> PROBLEM TO SOLVE
Write out only the lines from the top of the listing below through the one with "living room featuring ceiling fan", exactly as they stand, while keeping pictures out of the copy.

> RAW DATA
--- START ---
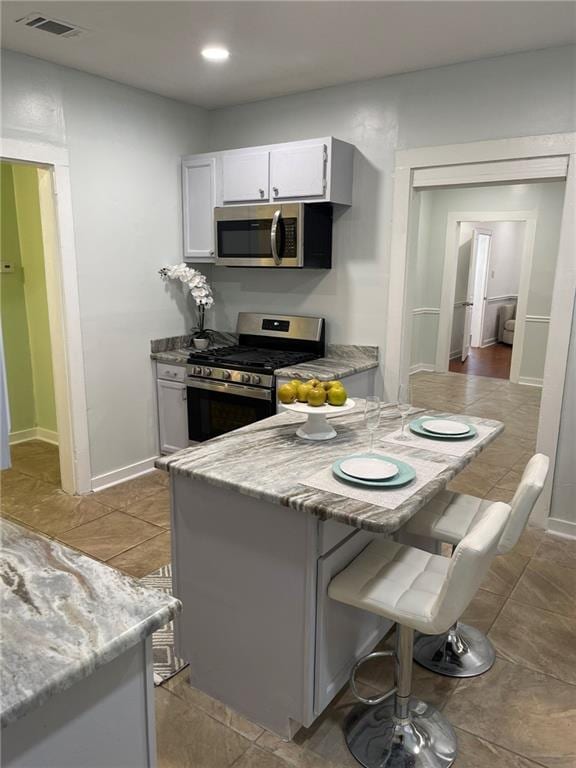 kitchen featuring appliances with stainless steel finishes, light tile patterned flooring, white cabinetry, light stone countertops, and a breakfast bar area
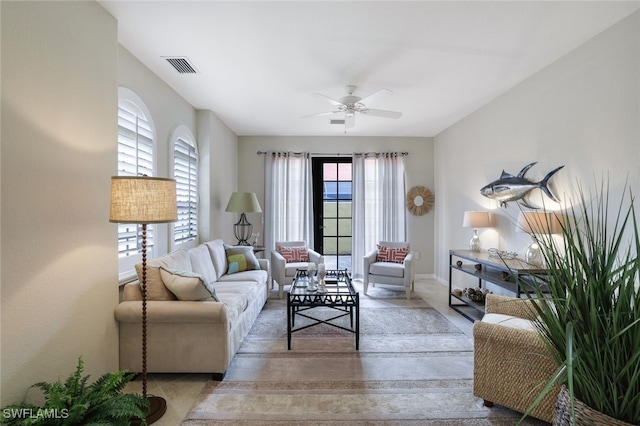 living room featuring ceiling fan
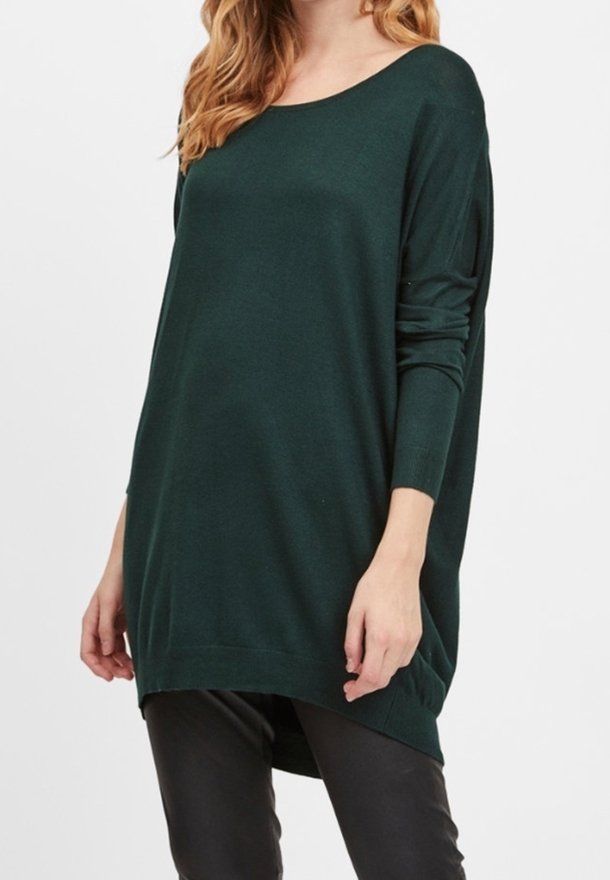 Femme portant un pull ample vert foncé à manches longues et un pantalon noir, debout devant un fond uni.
--- END ---
> OUTPUT BELOW
 kitchen featuring appliances with stainless steel finishes, light tile patterned flooring, white cabinetry, light stone countertops, and a breakfast bar area
 living room featuring ceiling fan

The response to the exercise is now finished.